Discussion in 'Classic Menswear' started by earthdragon, Nov 18, 2008.
Oh looky! Top right.
well, it's not about getting away and my love for different shoe colours. it's an unwritten rule, imo.
You might fluke something here...
Will check out Paul Smith, I'll have a read,
thanks guys! the more the merrier!
I dunno, I think I put outerwear in the basket of 'things not to buy online (unless I've tried them on irl first)', along with suits, odd jackets, and jumpers...
Yes, that's a fair point. I have bought outwear online, but then again I am a bog standard 38 and it was a standard grey pattern/colour (Boglioli from ehaberdasher for the record). Not something to do unless you are prepared (and are able to) mail it back.
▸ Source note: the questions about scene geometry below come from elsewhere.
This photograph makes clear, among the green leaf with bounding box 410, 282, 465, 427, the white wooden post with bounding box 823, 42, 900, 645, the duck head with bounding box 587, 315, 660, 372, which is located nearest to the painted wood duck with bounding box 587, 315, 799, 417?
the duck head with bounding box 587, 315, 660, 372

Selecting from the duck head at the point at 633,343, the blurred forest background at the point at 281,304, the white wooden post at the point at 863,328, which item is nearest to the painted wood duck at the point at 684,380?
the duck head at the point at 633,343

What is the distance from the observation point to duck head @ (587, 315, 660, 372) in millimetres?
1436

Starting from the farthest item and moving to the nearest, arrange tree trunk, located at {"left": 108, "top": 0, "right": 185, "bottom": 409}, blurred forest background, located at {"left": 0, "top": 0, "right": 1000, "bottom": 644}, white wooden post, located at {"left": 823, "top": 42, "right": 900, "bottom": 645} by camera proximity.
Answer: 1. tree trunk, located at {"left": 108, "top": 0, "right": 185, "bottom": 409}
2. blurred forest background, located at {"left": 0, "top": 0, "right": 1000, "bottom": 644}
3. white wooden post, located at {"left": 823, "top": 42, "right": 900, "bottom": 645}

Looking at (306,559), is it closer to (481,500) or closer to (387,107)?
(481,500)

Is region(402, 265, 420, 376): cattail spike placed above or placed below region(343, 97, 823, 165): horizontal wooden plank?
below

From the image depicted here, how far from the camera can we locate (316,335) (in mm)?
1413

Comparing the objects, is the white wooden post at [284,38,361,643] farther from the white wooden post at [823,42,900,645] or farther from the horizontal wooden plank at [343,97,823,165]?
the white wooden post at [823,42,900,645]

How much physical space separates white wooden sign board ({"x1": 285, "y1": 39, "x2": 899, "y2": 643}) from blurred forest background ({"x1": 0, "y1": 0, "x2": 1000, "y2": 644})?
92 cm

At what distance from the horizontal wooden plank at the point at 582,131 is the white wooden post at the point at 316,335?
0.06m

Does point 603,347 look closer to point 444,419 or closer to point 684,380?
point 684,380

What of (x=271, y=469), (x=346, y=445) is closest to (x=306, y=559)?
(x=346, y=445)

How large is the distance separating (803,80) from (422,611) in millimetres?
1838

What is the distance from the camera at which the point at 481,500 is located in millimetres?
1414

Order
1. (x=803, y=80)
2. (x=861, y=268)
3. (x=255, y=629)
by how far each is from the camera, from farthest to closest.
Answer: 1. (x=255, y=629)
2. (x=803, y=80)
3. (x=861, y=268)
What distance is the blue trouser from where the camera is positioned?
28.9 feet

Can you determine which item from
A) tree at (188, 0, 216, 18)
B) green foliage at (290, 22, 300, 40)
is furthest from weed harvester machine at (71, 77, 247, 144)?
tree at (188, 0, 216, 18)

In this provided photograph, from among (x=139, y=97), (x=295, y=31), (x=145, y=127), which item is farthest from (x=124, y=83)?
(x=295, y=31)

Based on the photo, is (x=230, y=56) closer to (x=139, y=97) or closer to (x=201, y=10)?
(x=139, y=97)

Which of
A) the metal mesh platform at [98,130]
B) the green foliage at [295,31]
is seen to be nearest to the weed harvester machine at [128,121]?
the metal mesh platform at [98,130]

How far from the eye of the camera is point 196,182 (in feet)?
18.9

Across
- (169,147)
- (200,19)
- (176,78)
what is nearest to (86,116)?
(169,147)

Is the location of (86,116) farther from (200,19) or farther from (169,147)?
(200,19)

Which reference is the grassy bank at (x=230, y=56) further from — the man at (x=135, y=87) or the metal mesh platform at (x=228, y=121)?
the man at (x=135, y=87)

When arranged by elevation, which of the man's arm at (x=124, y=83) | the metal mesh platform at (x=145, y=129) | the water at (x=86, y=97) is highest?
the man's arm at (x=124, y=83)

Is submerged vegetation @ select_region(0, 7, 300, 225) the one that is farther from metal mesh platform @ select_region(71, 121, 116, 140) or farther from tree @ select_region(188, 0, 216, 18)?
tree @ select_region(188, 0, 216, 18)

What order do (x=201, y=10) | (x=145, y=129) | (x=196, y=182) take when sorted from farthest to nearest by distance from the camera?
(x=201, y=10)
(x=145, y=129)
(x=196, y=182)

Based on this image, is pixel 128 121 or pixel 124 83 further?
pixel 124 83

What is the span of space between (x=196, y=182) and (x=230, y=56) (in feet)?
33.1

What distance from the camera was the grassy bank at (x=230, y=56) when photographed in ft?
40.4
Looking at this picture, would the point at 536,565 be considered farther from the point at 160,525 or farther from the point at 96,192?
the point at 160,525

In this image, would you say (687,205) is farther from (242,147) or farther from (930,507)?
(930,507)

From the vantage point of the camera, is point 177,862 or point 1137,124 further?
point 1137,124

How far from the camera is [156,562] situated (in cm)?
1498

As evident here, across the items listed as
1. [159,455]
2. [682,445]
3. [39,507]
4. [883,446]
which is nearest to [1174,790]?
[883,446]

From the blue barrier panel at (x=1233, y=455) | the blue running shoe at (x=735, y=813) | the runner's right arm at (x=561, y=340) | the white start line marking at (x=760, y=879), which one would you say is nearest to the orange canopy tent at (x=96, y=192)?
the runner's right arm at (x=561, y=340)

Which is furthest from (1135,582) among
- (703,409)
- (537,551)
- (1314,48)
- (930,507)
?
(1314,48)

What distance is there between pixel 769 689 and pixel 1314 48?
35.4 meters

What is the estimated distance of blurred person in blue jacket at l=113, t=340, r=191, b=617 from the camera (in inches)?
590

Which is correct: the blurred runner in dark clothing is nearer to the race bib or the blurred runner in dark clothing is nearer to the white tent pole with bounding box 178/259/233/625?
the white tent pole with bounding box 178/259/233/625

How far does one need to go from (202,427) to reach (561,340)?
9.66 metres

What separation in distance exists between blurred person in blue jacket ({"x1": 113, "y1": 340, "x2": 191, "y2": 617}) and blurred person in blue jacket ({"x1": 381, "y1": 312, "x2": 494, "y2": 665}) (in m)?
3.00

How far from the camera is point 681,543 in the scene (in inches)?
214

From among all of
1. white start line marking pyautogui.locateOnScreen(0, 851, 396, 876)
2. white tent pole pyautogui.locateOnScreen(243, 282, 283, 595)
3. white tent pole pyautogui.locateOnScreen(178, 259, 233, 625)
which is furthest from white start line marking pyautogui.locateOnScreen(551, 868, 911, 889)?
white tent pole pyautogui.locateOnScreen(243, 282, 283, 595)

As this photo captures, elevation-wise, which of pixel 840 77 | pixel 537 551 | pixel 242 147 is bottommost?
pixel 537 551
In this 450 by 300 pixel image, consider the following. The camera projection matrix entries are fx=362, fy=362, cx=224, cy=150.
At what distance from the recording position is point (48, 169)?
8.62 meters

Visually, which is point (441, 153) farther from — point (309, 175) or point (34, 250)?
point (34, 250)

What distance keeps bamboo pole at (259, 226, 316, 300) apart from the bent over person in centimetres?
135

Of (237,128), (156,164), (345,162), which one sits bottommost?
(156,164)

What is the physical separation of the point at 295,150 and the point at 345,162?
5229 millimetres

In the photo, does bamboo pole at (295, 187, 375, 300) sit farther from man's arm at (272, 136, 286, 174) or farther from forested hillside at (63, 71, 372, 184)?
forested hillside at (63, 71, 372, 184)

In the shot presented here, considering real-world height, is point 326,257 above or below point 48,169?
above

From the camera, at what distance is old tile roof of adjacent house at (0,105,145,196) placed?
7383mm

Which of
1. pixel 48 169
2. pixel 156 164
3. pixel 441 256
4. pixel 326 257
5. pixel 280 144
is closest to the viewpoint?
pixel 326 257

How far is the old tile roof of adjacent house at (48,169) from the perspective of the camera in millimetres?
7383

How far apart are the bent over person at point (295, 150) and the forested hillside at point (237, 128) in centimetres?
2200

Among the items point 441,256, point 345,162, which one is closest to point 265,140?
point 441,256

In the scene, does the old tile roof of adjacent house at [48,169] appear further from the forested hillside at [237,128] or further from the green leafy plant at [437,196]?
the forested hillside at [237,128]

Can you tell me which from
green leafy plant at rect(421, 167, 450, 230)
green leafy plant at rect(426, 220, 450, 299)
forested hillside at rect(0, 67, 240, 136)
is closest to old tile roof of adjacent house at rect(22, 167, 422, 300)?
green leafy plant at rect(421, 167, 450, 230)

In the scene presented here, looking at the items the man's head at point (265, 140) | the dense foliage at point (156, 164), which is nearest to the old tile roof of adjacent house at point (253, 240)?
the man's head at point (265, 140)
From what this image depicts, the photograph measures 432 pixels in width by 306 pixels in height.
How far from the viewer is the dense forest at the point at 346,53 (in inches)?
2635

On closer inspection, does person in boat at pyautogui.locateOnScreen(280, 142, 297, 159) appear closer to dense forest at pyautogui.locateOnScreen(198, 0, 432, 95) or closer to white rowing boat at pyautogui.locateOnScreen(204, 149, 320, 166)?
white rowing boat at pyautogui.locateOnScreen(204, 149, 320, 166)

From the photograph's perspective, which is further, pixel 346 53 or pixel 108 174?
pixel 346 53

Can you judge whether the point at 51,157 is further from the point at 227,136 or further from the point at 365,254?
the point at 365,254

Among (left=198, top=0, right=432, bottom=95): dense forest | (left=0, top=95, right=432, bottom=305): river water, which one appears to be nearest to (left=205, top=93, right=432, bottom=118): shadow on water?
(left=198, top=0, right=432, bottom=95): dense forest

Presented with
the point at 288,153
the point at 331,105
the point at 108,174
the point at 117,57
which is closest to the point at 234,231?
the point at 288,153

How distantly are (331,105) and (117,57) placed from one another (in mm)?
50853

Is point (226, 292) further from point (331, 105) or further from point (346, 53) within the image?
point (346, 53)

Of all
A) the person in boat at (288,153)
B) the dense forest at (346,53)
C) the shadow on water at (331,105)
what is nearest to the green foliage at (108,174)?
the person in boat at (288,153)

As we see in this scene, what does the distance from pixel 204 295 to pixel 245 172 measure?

Outerwear is ok to be bought online IMO as there is a little bit more margin for error compared to a suit. A little loose allows it to be used as overcoat and a little tight allows it to be used for casual outings instead of a suit or sports jacket.
Yes, these didn't escape me in the lookbook !! Look great. Theres something about windowpane!!
True. I have ridiculously long arms so sleeve length is always an issue for me, but I guess other people don't have that problem...
Well, that settles it for me. I couldn't possibly get away with that.
I don't think that's true at all of Australia. I've worked around banks for decades, and there is no issue wearing dark brown shoes; I've even worn light brown shoes to work no problem. I actually doubt that many of my colleagues even look at people's shoes. If they did, I would have thought they'd be more disturbed by the brick-shaped black shoes that haven't seen a polish in years than a well-maintained conservative dark brown pair of shoes.
I'm sure about 80% of people who work in my building wear brick-shaped slip on shoes either in a tan or black colour.
A fair number of the people I see when I walk from Southern Cross Station to get to work wear slip ons, extremely pointed or square-toed shoes. You can't really blame them though - not everyone is going to go and spend a few hundred bucks on shoes and judging by the offerings at the local shoe shops, that's pretty much what's on offer.
it's international. australia not excluded.
But it's so true what Patrick and Tom have respectively said about the scene in Australia though, that "no Australian men have role models for style" and so "Australian men tend to dress like kids".